- **Passage provided**:
-.-.-

Effects of video-assisted training on employment-related social skills of adults with severe mental retardation.
Adults with severe ID need on-the-job rehearsal, not just video modeling, to use new work-request skills in their actual shifts.
01Research in Context
What this study did
Researchers taught four adults with severe intellectual disability how to ask for help, materials, and feedback at work. They used two steps: first the adults watched short videos of the correct social skill, then they practiced the same skill in their actual job setting with a coach.
The team tracked each worker during real shifts. They counted how often the adult used the new social skill without being told. The study ran in a real sheltered workshop, not a classroom.
What they found
Video watching alone did not help. The adults could say the right words in tests, but they never used them on the job. Once the coach added on-the-floor rehearsal, every worker started asking for help, tools, and feedback during real work tasks.
The new skills stuck. The adults kept using the requests even after the coach stepped back. Skills moved from practice to the paycheck setting.
How this fits with other research
Capalbo et al. (2022) saw the same pattern with kid soccer players. Video modeling plus video feedback beat plain video. The 1992 job study and the 2022 sports study line up: modeling alone is weak until you add feedback or rehearsal.

-.-.-

- **Instruction 1**: Sum up the study summary in two sentences.
- **Instruction 2**: Copy the study summary starting at "01Research in Context" and ending at "real work tasks.", renaming "coach" to "trainer".

- **Recorded data**:
-.-.-

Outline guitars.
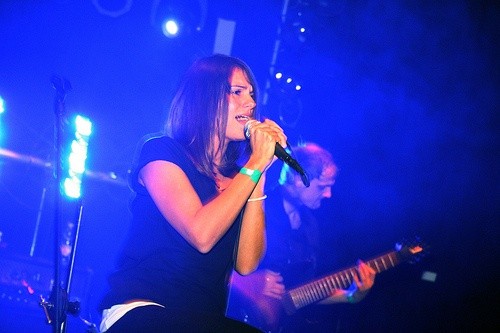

-.-.-

- **Expected output 1**: Researchers taught four adults with severe intellectual disability to ask for help, materials, and feedback at work, first by having them watch short videos and then by having them practice with a coach in a real sheltered workshop. Watching the videos alone did not get them to use the skills on the job, but once on-the-floor rehearsal was added, every worker started asking for help, tools, and feedback during real shifts and kept doing so after the coach stepped back.

- **Expected output 2**:
01Research in Context
What this study did
Researchers taught four adults with severe intellectual disability how to ask for help, materials, and feedback at work. They used two steps: first the adults watched short videos of the correct social skill, then they practiced the same skill in their actual job setting with a trainer.
The team tracked each worker during real shifts. They counted how often the adult used the new social skill without being told. The study ran in a real sheltered workshop, not a classroom.
What they found
Video watching alone did not help. The adults could say the right words in tests, but they never used them on the job. Once the trainer added on-the-floor rehearsal, every worker started asking for help, tools, and feedback during real work tasks.